I am running into another problem. I have an algorithm that implements the winding number algorithm to detect if a point lies within a polygon. This algorithm requires that the edges of the polygon are oriented in a counter clockwise fashion. I am currently doing this by checking if the center of the polygon is to the left of the edge. If not, then the line is fashioned clockwise and the sign of the result of the winding number algorithm is changed.
For most cases, this method works great. However, I am running into a case where the center is outside of the polygon. At this point, my algorithm breaks because some edges are being recorded as counter clockwise when they are in fact clockwise.
I have been looking at some resources to gain some inspiration:
How to determine if a list of polygon points are in clockwise order?
Ordering CONCAVE polygon vertices in (counter)clockwise?

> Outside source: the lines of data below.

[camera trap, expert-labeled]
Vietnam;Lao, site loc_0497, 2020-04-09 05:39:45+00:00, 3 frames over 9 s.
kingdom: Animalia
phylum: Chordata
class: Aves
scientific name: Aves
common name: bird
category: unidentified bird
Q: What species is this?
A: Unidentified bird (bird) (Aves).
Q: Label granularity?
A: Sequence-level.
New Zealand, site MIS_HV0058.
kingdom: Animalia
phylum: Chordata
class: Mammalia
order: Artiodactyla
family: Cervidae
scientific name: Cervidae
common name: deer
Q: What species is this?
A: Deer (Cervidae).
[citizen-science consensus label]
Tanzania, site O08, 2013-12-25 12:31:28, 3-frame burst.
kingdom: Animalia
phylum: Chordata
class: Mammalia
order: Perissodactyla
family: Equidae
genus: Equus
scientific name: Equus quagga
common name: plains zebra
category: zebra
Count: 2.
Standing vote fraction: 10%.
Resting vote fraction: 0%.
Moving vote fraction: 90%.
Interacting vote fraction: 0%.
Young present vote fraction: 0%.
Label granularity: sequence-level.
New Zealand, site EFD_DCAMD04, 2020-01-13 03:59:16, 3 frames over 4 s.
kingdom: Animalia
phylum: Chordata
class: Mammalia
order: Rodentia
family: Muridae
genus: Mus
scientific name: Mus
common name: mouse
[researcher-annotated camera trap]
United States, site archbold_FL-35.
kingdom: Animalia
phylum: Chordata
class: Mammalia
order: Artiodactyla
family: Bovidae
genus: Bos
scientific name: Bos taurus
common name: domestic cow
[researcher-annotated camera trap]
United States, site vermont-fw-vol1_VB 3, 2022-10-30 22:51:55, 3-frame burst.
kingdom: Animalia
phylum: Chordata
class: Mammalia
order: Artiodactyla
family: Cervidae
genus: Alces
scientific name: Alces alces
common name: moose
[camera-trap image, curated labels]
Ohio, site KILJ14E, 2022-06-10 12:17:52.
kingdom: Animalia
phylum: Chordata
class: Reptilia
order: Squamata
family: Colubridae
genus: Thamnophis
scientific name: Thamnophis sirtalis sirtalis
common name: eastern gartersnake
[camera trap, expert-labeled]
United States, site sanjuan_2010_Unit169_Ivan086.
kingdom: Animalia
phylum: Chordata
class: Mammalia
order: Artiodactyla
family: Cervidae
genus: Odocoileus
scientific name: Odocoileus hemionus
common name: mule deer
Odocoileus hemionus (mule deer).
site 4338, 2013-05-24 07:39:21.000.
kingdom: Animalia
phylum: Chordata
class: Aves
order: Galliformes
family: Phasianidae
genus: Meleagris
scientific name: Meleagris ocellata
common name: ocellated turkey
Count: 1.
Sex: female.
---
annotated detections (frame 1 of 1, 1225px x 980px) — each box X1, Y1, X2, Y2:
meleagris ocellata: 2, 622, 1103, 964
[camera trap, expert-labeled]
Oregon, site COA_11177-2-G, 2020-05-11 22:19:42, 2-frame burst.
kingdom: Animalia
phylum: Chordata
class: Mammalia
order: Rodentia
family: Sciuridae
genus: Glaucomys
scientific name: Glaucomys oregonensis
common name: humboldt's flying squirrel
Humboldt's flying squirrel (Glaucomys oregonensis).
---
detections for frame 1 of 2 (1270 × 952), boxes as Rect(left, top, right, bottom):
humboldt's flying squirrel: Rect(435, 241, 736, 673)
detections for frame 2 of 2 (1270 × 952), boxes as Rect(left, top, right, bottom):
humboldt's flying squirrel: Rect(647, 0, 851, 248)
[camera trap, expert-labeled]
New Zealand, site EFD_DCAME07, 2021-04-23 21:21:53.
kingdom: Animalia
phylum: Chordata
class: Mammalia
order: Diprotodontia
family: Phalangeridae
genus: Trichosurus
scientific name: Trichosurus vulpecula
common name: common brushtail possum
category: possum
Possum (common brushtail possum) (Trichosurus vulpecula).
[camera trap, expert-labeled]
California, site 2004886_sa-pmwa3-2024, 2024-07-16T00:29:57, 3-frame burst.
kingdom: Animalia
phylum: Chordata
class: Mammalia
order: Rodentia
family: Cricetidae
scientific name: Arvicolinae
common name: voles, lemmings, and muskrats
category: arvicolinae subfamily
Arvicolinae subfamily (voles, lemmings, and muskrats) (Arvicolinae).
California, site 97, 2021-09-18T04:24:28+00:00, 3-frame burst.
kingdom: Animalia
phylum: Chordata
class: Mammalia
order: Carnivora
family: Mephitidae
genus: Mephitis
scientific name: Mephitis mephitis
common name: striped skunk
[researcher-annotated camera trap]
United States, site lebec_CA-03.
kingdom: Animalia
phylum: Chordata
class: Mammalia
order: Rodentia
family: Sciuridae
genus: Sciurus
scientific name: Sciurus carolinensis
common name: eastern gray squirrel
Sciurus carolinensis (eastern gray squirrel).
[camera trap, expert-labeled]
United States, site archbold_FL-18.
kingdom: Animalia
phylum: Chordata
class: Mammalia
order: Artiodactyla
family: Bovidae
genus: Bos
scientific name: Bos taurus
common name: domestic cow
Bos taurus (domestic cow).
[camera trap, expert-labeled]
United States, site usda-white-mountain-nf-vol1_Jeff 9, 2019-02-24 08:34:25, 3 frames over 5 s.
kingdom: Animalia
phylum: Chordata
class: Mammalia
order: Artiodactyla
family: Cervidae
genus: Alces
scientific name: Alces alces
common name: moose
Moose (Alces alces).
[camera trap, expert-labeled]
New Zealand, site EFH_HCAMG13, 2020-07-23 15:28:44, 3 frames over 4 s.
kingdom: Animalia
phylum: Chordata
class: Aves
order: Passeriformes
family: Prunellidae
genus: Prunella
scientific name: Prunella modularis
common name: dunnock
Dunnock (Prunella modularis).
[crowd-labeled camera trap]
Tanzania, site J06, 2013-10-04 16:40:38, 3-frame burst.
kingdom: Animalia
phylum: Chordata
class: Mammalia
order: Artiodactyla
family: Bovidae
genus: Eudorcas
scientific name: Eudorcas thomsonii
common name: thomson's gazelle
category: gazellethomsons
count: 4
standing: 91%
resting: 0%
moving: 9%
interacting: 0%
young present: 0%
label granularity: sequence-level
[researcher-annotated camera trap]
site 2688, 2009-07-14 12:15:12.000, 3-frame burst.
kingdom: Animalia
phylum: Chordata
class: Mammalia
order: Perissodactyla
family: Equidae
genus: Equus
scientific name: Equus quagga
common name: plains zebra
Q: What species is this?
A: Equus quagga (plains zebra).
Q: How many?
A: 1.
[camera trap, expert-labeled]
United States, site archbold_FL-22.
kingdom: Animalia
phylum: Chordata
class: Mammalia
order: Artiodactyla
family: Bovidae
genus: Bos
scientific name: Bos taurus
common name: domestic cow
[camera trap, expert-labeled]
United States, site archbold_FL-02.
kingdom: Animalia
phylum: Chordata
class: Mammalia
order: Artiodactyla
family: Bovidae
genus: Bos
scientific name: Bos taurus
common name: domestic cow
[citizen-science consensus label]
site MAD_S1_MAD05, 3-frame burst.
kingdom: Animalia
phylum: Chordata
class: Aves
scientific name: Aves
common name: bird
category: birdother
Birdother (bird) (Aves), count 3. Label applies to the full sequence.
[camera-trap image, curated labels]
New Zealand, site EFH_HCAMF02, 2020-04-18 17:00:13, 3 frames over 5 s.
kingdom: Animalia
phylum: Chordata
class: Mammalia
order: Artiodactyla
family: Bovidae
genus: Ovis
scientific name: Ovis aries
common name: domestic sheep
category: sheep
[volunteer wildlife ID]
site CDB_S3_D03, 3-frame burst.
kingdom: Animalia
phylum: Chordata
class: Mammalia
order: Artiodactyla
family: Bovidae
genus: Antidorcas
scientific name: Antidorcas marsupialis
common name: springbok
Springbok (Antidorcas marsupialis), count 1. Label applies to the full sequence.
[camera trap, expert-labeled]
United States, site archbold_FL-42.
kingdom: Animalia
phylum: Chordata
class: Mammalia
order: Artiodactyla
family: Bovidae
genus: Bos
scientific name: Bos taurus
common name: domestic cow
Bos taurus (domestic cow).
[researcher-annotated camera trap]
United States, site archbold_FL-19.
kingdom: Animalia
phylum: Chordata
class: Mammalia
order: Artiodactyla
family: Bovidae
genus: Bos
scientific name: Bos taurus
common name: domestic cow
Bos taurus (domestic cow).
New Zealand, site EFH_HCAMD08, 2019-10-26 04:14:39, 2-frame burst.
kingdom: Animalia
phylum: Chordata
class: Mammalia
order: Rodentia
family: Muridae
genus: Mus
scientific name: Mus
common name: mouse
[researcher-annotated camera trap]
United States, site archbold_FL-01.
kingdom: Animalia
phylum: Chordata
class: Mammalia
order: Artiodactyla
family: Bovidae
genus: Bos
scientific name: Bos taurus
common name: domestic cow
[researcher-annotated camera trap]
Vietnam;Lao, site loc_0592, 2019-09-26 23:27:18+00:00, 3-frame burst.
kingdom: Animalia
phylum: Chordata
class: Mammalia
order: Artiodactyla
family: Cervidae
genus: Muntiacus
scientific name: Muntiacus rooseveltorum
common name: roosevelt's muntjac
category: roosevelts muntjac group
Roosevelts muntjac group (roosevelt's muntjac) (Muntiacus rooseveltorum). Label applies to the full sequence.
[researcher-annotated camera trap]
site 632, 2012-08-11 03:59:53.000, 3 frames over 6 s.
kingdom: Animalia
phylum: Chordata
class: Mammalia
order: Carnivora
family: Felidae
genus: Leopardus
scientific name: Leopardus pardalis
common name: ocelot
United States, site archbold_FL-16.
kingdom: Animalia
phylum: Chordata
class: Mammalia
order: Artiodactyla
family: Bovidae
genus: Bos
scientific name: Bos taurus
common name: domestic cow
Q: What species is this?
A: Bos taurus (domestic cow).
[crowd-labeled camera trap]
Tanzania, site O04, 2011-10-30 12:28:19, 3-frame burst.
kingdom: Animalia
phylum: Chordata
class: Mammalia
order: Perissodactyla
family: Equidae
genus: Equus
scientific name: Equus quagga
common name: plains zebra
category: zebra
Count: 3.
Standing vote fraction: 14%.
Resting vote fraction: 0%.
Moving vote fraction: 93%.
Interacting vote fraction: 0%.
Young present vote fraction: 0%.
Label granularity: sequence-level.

https://math.stackexchange.com/questions/340830/clockwise-or-anticlockwise-edges-in-a-polygon
http://jeffe.cs.illinois.edu/teaching/373/notes/x05-convexhull.pdf
However, these resources deal mainly with convex polygons. I would need to develop a generic algorithm that can handle both convex and concave polygons. Although, if this doesn't exist (or can't be done), then I will settle with creating two separate algorithms and detecting if the polygon is concave/convex.
The ideal algorithm would simply detect if a particular edge is oriented clockwise or counter clockwise for a choosen polygon. but I am open to algorithms that will resort the edges and vertices in a counter clockwise flow for the polygon.
I have been considering an algorithm that not need to use the center point of the polygon as the result will be dependent on whether the center is inside/outside the polygon.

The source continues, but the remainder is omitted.